Set down exactly, and only, the lines from the one with "<div class='footer'>generated by" to the final line of the entries, both included.

######

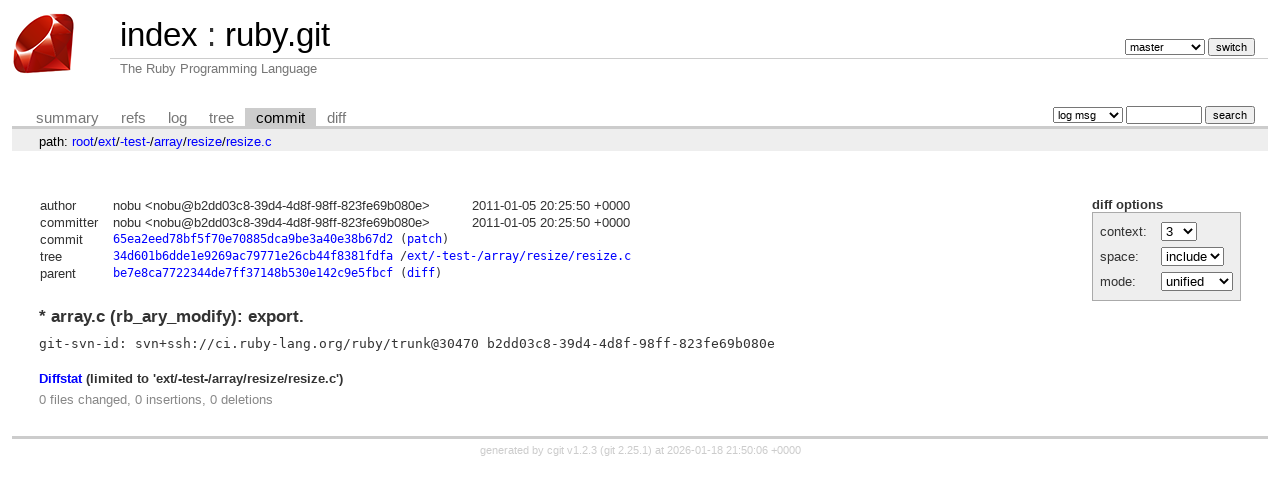

--- FILE ---
content_type: text/html; charset=UTF-8
request_url: https://git.ruby-lang.org/ruby.git/commit/ext/-test-/array/resize/resize.c?id=65ea2eed78bf5f70e70885dca9be3a40e38b67d2
body_size: 1821
content:
<!DOCTYPE html>
<html lang='en'>
<head>
<title>ruby.git - The Ruby Programming Language</title>
<meta name='generator' content='cgit v1.2.3'/>
<meta name='robots' content='index, nofollow'/>
<link rel='stylesheet' type='text/css' href='/cgit-css/cgit.css'/>
<link rel='shortcut icon' href='/favicon.ico'/>
<link rel='alternate' title='Atom feed' href='https://git.ruby-lang.org/ruby.git/atom/ext/-test-/array/resize/resize.c?h=master' type='application/atom+xml'/>
</head>
<body>
<div id='cgit'><table id='header'>
<tr>
<td class='logo' rowspan='2'><a href='/'><img src='/cgit-css/ruby.png' alt='cgit logo'/></a></td>
<td class='main'><a href='/'>index</a> : <a title='ruby.git' href='/ruby.git/'>ruby.git</a></td><td class='form'><form method='get'>
<input type='hidden' name='id' value='65ea2eed78bf5f70e70885dca9be3a40e38b67d2'/><select name='h' onchange='this.form.submit();'>
<option value='master' selected='selected'>master</option>
<option value='ruby_1_3'>ruby_1_3</option>
<option value='ruby_1_4'>ruby_1_4</option>
<option value='ruby_1_6'>ruby_1_6</option>
<option value='ruby_1_8'>ruby_1_8</option>
<option value='ruby_1_8_5'>ruby_1_8_5</option>
<option value='ruby_1_8_6'>ruby_1_8_6</option>
<option value='ruby_1_8_7'>ruby_1_8_7</option>
<option value='ruby_1_9_1'>ruby_1_9_1</option>
<option value='ruby_1_9_2'>ruby_1_9_2</option>
<option value='ruby_1_9_3'>ruby_1_9_3</option>
<option value='ruby_2_0_0'>ruby_2_0_0</option>
<option value='ruby_2_1'>ruby_2_1</option>
<option value='ruby_2_2'>ruby_2_2</option>
<option value='ruby_2_3'>ruby_2_3</option>
<option value='ruby_2_4'>ruby_2_4</option>
<option value='ruby_2_5'>ruby_2_5</option>
<option value='ruby_2_6'>ruby_2_6</option>
<option value='ruby_2_7'>ruby_2_7</option>
<option value='ruby_3_0'>ruby_3_0</option>
<option value='ruby_3_1'>ruby_3_1</option>
<option value='ruby_3_2'>ruby_3_2</option>
<option value='ruby_3_3'>ruby_3_3</option>
<option value='ruby_3_4'>ruby_3_4</option>
<option value='ruby_4_0'>ruby_4_0</option>
<option value='v1_0r'>v1_0r</option>
<option value='v1_1dev'>v1_1dev</option>
<option value='v1_1r'>v1_1r</option>
</select> <input type='submit' value='switch'/></form></td></tr>
<tr><td class='sub'>The Ruby Programming Language</td><td class='sub right'></td></tr></table>
<table class='tabs'><tr><td>
<a href='/ruby.git/'>summary</a><a href='/ruby.git/refs/?id=65ea2eed78bf5f70e70885dca9be3a40e38b67d2'>refs</a><a href='/ruby.git/log/ext/-test-/array/resize/resize.c'>log</a><a href='/ruby.git/tree/ext/-test-/array/resize/resize.c?id=65ea2eed78bf5f70e70885dca9be3a40e38b67d2'>tree</a><a class='active' href='/ruby.git/commit/ext/-test-/array/resize/resize.c?id=65ea2eed78bf5f70e70885dca9be3a40e38b67d2'>commit</a><a href='/ruby.git/diff/ext/-test-/array/resize/resize.c?id=65ea2eed78bf5f70e70885dca9be3a40e38b67d2'>diff</a></td><td class='form'><form class='right' method='get' action='/ruby.git/log/ext/-test-/array/resize/resize.c'>
<input type='hidden' name='id' value='65ea2eed78bf5f70e70885dca9be3a40e38b67d2'/><select name='qt'>
<option value='grep'>log msg</option>
<option value='author'>author</option>
<option value='committer'>committer</option>
<option value='range'>range</option>
</select>
<input class='txt' type='search' size='10' name='q' value=''/>
<input type='submit' value='search'/>
</form>
</td></tr></table>
<div class='path'>path: <a href='/ruby.git/commit/?id=65ea2eed78bf5f70e70885dca9be3a40e38b67d2'>root</a>/<a href='/ruby.git/commit/ext?id=65ea2eed78bf5f70e70885dca9be3a40e38b67d2'>ext</a>/<a href='/ruby.git/commit/ext/-test-?id=65ea2eed78bf5f70e70885dca9be3a40e38b67d2'>-test-</a>/<a href='/ruby.git/commit/ext/-test-/array?id=65ea2eed78bf5f70e70885dca9be3a40e38b67d2'>array</a>/<a href='/ruby.git/commit/ext/-test-/array/resize?id=65ea2eed78bf5f70e70885dca9be3a40e38b67d2'>resize</a>/<a href='/ruby.git/commit/ext/-test-/array/resize/resize.c?id=65ea2eed78bf5f70e70885dca9be3a40e38b67d2'>resize.c</a></div><div class='content'><div class='cgit-panel'><b>diff options</b><form method='get'><input type='hidden' name='id' value='65ea2eed78bf5f70e70885dca9be3a40e38b67d2'/><table><tr><td colspan='2'/></tr><tr><td class='label'>context:</td><td class='ctrl'><select name='context' onchange='this.form.submit();'><option value='1'>1</option><option value='2'>2</option><option value='3' selected='selected'>3</option><option value='4'>4</option><option value='5'>5</option><option value='6'>6</option><option value='7'>7</option><option value='8'>8</option><option value='9'>9</option><option value='10'>10</option><option value='15'>15</option><option value='20'>20</option><option value='25'>25</option><option value='30'>30</option><option value='35'>35</option><option value='40'>40</option></select></td></tr><tr><td class='label'>space:</td><td class='ctrl'><select name='ignorews' onchange='this.form.submit();'><option value='0' selected='selected'>include</option><option value='1'>ignore</option></select></td></tr><tr><td class='label'>mode:</td><td class='ctrl'><select name='dt' onchange='this.form.submit();'><option value='0' selected='selected'>unified</option><option value='1'>ssdiff</option><option value='2'>stat only</option></select></td></tr><tr><td/><td class='ctrl'><noscript><input type='submit' value='reload'/></noscript></td></tr></table></form></div><table summary='commit info' class='commit-info'>
<tr><th>author</th><td>nobu &lt;nobu@b2dd03c8-39d4-4d8f-98ff-823fe69b080e&gt;</td><td class='right'>2011-01-05 20:25:50 +0000</td></tr>
<tr><th>committer</th><td>nobu &lt;nobu@b2dd03c8-39d4-4d8f-98ff-823fe69b080e&gt;</td><td class='right'>2011-01-05 20:25:50 +0000</td></tr>
<tr><th>commit</th><td colspan='2' class='sha1'><a href='/ruby.git/commit/ext/-test-/array/resize/resize.c?id=65ea2eed78bf5f70e70885dca9be3a40e38b67d2'>65ea2eed78bf5f70e70885dca9be3a40e38b67d2</a> (<a href='/ruby.git/patch/ext/-test-/array/resize/resize.c?id=65ea2eed78bf5f70e70885dca9be3a40e38b67d2'>patch</a>)</td></tr>
<tr><th>tree</th><td colspan='2' class='sha1'><a href='/ruby.git/tree/?id=65ea2eed78bf5f70e70885dca9be3a40e38b67d2'>34d601b6dde1e9269ac79771e26cb44f8381fdfa</a> /<a href='/ruby.git/tree/ext/-test-/array/resize/resize.c?id=65ea2eed78bf5f70e70885dca9be3a40e38b67d2'>ext/-test-/array/resize/resize.c</a></td></tr>
<tr><th>parent</th><td colspan='2' class='sha1'><a href='/ruby.git/commit/ext/-test-/array/resize/resize.c?id=be7e8ca7722344de7ff37148b530e142c9e5fbcf'>be7e8ca7722344de7ff37148b530e142c9e5fbcf</a> (<a href='/ruby.git/diff/ext/-test-/array/resize/resize.c?id=65ea2eed78bf5f70e70885dca9be3a40e38b67d2&amp;id2=be7e8ca7722344de7ff37148b530e142c9e5fbcf'>diff</a>)</td></tr></table>
<div class='commit-subject'>* array.c (rb_ary_modify): export.</div><div class='commit-msg'>git-svn-id: svn+ssh://ci.ruby-lang.org/ruby/trunk@30470 b2dd03c8-39d4-4d8f-98ff-823fe69b080e
</div><div class='diffstat-header'><a href='/ruby.git/diff/?id=65ea2eed78bf5f70e70885dca9be3a40e38b67d2'>Diffstat</a> (limited to 'ext/-test-/array/resize/resize.c')</div><table summary='diffstat' class='diffstat'></table><div class='diffstat-summary'>0 files changed, 0 insertions, 0 deletions</div><table summary='diff' class='diff'><tr><td></td></tr></table></div> <!-- class=content -->
<div class='footer'>generated by <a href='https://git.zx2c4.com/cgit/about/'>cgit v1.2.3</a> (<a href='https://git-scm.com/'>git 2.25.1</a>) at 2026-01-18 21:50:06 +0000</div>
</div> <!-- id=cgit -->
</body>
</html>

######

▶ [Exercise solution]
<div class='footer'>generated by <a href='https://git.zx2c4.com/cgit/about/'>cgit v1.2.3</a> (<a href='https://git-scm.com/'>git 2.25.1</a>) at 2026-01-18 21:50:06 +0000</div>
</div> <!-- id=cgit -->
</body>
</html>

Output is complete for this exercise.